*INSTRUCTION:*
Pick out each of the lines below that contains the word "point" and copy it. Treat uppercase and lowercase as different.

*INPUT FOR THIS TASK:*
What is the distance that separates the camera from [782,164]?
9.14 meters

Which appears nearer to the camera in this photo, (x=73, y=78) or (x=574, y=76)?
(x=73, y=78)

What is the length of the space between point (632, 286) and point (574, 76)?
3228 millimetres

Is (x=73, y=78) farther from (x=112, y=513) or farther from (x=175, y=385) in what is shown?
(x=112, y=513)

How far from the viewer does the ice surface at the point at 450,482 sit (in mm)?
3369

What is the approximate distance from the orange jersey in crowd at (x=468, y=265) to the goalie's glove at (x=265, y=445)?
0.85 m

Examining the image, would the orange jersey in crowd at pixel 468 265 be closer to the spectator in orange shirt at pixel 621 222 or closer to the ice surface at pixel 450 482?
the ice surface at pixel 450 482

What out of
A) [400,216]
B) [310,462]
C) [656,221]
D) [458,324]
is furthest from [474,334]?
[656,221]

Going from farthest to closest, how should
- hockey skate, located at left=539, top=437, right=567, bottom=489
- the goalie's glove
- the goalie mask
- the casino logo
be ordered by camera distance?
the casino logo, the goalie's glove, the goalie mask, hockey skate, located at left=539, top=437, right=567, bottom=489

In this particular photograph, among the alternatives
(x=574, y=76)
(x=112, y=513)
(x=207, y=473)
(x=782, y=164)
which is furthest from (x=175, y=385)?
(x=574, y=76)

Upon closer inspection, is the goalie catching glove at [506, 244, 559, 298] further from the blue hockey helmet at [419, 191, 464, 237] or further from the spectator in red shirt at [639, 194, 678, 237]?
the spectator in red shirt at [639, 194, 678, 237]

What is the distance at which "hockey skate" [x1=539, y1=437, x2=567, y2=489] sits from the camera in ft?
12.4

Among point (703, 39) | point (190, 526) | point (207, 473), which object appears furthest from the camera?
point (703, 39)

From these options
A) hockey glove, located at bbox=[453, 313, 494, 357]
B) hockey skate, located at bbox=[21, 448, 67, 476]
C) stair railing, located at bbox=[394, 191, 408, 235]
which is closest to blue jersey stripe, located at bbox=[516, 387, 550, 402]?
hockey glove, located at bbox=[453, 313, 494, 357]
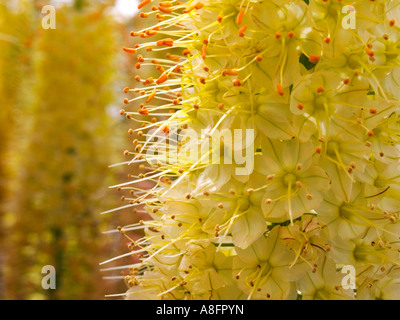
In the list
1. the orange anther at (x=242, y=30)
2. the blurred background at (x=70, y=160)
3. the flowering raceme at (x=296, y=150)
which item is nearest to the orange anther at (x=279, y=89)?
--
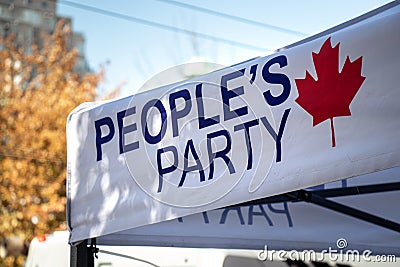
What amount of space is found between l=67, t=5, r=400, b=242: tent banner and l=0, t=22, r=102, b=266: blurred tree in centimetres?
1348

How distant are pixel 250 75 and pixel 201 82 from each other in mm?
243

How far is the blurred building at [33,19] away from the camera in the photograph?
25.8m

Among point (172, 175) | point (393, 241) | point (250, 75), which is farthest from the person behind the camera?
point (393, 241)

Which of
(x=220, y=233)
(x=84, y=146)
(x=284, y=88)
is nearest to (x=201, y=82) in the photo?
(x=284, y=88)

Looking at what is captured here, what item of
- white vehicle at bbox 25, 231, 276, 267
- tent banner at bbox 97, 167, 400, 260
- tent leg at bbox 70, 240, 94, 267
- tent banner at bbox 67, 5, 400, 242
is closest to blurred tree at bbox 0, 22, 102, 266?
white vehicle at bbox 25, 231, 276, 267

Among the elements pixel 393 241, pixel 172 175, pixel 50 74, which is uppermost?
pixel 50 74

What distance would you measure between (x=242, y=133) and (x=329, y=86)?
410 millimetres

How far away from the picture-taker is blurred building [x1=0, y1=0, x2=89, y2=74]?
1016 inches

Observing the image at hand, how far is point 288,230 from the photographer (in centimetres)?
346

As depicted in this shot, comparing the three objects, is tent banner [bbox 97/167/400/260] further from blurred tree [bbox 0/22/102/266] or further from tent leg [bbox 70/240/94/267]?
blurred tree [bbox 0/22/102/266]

*FINAL RESULT:*
What is the length of the space between point (632, 286) and point (574, 76)?
How far from the viewer does the ice surface at the point at 450,482 sit (in mm)?
Among point (703, 39) | point (190, 526) | point (207, 473), which object appears furthest from the camera?
point (703, 39)
Among point (172, 175) | point (393, 241) | point (250, 75), which is farthest from the person behind the camera?
point (393, 241)
Observing the image at hand, how far is point 288,230 from the photographer (in centimetres)?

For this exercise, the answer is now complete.